[Begin The records]

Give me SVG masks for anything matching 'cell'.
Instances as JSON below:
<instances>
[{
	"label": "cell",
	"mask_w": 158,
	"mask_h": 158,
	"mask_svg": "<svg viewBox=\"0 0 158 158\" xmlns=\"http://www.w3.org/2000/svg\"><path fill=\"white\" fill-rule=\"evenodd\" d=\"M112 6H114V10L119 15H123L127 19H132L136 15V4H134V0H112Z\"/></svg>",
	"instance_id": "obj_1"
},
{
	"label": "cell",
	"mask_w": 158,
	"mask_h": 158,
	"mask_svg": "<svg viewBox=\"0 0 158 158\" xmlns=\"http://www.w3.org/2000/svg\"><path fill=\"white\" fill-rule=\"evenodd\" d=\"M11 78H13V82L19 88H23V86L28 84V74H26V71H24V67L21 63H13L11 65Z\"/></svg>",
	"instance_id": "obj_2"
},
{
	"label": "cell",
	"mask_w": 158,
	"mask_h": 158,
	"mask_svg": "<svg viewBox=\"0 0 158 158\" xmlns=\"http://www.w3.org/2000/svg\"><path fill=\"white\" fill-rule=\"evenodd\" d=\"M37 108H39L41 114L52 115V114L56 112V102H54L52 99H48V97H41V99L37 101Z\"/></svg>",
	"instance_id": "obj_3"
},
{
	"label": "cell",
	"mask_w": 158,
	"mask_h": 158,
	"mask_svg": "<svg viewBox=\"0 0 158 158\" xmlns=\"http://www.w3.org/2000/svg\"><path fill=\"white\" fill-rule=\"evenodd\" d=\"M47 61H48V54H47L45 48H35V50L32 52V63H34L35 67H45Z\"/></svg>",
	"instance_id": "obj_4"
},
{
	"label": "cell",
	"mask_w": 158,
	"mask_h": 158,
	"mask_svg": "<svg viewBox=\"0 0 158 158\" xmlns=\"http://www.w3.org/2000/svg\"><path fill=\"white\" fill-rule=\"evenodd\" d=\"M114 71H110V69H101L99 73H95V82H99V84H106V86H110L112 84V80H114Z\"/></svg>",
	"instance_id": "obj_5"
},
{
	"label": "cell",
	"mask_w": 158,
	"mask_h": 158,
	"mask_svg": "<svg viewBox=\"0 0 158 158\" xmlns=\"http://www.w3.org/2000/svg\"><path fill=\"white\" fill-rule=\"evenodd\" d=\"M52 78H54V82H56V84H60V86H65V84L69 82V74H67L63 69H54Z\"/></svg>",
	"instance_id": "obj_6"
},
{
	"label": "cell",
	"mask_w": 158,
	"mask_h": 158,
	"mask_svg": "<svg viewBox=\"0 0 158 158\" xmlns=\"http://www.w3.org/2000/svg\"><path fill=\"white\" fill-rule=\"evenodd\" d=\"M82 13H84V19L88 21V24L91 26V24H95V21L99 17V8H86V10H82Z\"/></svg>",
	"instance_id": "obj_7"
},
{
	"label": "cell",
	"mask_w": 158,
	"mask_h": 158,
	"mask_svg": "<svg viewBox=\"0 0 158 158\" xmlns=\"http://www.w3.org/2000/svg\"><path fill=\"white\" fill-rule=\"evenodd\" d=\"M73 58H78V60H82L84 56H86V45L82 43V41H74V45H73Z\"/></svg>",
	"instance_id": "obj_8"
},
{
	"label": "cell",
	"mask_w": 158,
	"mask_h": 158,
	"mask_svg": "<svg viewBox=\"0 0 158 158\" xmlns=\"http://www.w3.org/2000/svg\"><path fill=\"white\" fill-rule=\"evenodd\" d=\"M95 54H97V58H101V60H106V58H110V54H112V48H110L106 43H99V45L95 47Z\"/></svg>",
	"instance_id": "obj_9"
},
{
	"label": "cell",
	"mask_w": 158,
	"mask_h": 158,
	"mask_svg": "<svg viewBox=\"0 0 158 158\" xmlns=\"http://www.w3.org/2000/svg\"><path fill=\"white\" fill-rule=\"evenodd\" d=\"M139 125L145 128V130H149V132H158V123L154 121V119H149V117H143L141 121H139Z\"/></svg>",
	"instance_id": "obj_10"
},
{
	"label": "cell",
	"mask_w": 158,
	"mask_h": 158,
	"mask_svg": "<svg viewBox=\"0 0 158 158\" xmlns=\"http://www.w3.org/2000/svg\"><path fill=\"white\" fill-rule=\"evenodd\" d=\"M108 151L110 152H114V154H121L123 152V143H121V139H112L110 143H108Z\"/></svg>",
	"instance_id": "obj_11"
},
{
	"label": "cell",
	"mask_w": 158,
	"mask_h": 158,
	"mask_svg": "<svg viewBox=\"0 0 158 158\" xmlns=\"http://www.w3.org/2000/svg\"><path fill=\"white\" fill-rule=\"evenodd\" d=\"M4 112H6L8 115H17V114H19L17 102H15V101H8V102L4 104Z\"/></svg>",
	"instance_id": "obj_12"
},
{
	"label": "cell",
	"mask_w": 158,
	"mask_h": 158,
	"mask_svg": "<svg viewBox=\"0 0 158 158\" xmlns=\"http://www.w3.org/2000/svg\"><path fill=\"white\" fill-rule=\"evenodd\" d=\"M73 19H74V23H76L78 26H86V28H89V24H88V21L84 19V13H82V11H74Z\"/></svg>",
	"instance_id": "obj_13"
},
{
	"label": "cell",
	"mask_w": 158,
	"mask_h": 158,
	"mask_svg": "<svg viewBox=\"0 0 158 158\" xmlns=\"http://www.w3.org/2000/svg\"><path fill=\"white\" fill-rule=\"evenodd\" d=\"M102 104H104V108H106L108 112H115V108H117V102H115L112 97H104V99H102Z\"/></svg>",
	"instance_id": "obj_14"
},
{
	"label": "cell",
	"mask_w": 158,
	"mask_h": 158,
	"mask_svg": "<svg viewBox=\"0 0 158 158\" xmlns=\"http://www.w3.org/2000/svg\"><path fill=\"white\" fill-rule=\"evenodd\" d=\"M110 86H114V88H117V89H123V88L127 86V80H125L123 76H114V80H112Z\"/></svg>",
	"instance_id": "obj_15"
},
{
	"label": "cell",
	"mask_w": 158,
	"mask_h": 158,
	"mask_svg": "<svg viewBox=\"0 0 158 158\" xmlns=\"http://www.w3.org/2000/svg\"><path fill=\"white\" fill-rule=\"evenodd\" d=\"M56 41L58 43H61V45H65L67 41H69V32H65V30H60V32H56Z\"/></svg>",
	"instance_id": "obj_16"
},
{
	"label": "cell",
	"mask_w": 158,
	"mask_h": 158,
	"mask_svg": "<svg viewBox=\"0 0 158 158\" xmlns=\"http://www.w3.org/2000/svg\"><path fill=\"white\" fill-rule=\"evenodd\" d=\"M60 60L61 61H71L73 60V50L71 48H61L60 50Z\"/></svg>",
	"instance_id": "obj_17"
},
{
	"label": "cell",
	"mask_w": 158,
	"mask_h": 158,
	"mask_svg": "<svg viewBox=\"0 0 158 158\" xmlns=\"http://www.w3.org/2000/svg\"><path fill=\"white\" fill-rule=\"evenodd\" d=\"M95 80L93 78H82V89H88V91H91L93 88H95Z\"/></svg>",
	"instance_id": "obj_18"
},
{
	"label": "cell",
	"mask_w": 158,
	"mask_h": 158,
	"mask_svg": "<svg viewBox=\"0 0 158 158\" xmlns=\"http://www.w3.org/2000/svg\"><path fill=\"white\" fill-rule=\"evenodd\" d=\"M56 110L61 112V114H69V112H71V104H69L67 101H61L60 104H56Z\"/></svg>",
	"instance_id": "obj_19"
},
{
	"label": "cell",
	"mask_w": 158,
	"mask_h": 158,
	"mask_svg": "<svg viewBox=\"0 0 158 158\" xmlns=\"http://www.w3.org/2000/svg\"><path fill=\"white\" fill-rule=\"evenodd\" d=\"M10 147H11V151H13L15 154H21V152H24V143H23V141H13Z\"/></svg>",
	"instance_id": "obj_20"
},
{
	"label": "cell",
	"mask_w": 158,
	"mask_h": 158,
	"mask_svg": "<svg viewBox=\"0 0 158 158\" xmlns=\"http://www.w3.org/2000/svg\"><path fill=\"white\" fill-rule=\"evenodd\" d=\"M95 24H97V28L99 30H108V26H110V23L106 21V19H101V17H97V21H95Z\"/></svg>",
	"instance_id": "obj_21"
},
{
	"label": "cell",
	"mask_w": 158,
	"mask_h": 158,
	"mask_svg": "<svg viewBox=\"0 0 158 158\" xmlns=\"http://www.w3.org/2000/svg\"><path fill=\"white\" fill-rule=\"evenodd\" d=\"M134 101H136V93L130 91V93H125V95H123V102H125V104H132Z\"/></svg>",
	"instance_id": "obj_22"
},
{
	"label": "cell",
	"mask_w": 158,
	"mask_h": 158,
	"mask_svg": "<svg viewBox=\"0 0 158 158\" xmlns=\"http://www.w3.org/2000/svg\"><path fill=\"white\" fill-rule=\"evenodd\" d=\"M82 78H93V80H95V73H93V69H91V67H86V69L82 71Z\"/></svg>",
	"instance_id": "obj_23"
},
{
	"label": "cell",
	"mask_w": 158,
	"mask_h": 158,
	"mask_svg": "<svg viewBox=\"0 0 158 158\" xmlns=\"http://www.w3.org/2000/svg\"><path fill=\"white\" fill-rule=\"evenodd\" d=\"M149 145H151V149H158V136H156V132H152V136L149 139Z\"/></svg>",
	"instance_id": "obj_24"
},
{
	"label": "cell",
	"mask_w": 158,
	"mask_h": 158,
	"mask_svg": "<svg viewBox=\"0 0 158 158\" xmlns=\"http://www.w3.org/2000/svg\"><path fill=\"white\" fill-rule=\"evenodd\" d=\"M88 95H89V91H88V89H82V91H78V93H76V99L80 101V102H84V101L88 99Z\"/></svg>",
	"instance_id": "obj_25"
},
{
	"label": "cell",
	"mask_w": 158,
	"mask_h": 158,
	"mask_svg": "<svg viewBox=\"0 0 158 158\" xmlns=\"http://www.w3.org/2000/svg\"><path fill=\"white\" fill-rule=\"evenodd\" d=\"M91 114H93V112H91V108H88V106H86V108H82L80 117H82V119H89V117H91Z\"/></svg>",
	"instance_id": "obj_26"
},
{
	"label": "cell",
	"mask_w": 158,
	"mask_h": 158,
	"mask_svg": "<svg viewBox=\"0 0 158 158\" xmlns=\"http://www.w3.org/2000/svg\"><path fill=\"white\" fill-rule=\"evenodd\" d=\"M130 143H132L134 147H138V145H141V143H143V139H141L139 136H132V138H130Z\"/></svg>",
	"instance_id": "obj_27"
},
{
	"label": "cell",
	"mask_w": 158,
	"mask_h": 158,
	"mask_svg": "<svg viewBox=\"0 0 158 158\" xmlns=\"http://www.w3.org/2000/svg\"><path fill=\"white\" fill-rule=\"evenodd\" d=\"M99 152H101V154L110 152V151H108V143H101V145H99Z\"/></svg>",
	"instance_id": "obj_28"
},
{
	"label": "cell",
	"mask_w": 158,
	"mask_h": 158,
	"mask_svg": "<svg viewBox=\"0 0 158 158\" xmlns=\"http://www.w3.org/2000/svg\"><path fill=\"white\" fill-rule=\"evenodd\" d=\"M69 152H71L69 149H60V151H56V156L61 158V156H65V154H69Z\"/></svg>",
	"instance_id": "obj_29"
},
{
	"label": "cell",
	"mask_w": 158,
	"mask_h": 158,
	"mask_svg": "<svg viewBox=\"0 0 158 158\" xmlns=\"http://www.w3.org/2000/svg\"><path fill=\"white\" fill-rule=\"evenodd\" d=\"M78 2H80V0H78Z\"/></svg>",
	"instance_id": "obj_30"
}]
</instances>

[End The records]

> Task directions:
Please turn the stretch from the start of the records through the line containing "6H114V10L119 15H123L127 19H132L136" into a numbered list, leaving out any blank lines.

> Exercise result:
1. Give me SVG masks for anything matching 'cell'.
2. Instances as JSON below:
3. <instances>
4. [{
5. 	"label": "cell",
6. 	"mask_w": 158,
7. 	"mask_h": 158,
8. 	"mask_svg": "<svg viewBox=\"0 0 158 158\" xmlns=\"http://www.w3.org/2000/svg\"><path fill=\"white\" fill-rule=\"evenodd\" d=\"M112 6H114V10L119 15H123L127 19H132L136 15V4H134V0H112Z\"/></svg>",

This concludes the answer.